E poi c'è lei, Mamma Krausen. Esclusa da entrambe le soluzioni. Troppo anziana e radicata nelle vecchie tradizioni di onore e rispettabilità per comprendere l'orizzonte della lotta di classe; troppo debole e moralmente integra per abbracciare la via del crimine. La sua è una tragedia squisitamente novecentesca: quella dell'individuo schiacciato tra le macerie di un vecchio mondo e la violenta nascita di uno nuovo, senza possedere gli strumenti per navigare il cambiamento. Il suo "viaggio verso la felicità" è una discesa agli inferi che culmina in una delle sequenze più strazianti e indimenticabili della storia del cinema muto. Mentre fuori dalle finestre le manifestazioni operaie sfilano al suono di una promessa di rinnovamento, Mamma Krausen, sfrattata e disonorata, compie l'ultimo, disperato atto di cura e di annientamento. Accompagnata dalla figlia piccola della prostituta, l'unica creatura ancora più innocente e impotente di lei, apre il rubinetto del gas. Il suo non è un suicidio teatrale, ma un gesto metodico, quasi domestico. La felicità, per lei, si rivela essere l'oblio, la fine del dolore. È il silenzio finale di chi non ha più una voce né un posto nel mondo.
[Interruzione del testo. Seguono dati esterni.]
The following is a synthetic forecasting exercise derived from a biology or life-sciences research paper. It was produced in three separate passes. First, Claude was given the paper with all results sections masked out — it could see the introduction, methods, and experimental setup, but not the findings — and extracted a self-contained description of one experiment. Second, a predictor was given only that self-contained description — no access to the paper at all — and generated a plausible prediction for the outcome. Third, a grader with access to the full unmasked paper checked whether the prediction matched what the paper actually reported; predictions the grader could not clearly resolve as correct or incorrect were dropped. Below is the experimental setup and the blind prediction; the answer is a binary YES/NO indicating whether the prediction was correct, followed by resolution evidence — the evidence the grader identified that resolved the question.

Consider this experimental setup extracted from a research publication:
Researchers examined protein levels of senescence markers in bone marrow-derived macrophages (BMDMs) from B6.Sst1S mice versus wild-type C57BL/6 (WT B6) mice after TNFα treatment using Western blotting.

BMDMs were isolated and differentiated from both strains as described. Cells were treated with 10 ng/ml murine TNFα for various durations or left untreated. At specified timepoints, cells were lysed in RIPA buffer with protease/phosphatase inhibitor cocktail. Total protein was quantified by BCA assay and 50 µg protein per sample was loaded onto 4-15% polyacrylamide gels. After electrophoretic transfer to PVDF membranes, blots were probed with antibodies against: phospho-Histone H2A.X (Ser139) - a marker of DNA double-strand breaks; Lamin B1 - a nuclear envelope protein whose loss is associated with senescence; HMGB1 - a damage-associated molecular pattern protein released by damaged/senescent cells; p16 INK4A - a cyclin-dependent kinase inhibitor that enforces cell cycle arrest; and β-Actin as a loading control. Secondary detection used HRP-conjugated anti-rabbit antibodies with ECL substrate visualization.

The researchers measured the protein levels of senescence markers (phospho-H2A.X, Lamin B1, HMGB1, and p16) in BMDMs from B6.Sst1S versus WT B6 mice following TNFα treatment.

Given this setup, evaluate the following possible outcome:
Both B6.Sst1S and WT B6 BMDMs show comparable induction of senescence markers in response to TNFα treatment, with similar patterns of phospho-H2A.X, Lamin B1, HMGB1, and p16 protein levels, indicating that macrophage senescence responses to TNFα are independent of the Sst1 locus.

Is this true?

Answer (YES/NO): NO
Quest'opera è un sismografo che registra le ultime scosse di un'epoca. Realizzato alla vigilia del crollo di Wall Street, che avrebbe dato il colpo di grazia alla già fragile Repubblica di Weimar e spianato la strada all'ascesa del nazionalsocialismo, Mutter Krausens è un documento di un'urgenza quasi profetica. È il canto del cigno del cinema proletario tedesco, un filone che sarebbe stato presto messo a tacere dalla censura e dalla storia. Guardarlo oggi significa compiere un'operazione di archeologia culturale, dissotterrare un capolavoro che ci mostra non solo com'era il mondo, ma anche come avrebbe potuto essere. La sua estetica cruda, la sua recitazione anti-drammatica (molti attori erano non professionisti presi dalla strada), il suo rifiuto di ogni consolazione ne fanno un'opera di una modernità sconcertante. È un film che non chiede compassione, ma comprensione. Un'analisi spietata e, proprio per questo, profondamente umana, del punto di rottura in cui la speranza si spegne e l'unica via d'uscita diventa una porta chiusa a chiave dall'interno. Il viaggio è terminato. La felicità era una menzogna scritta sul biglietto.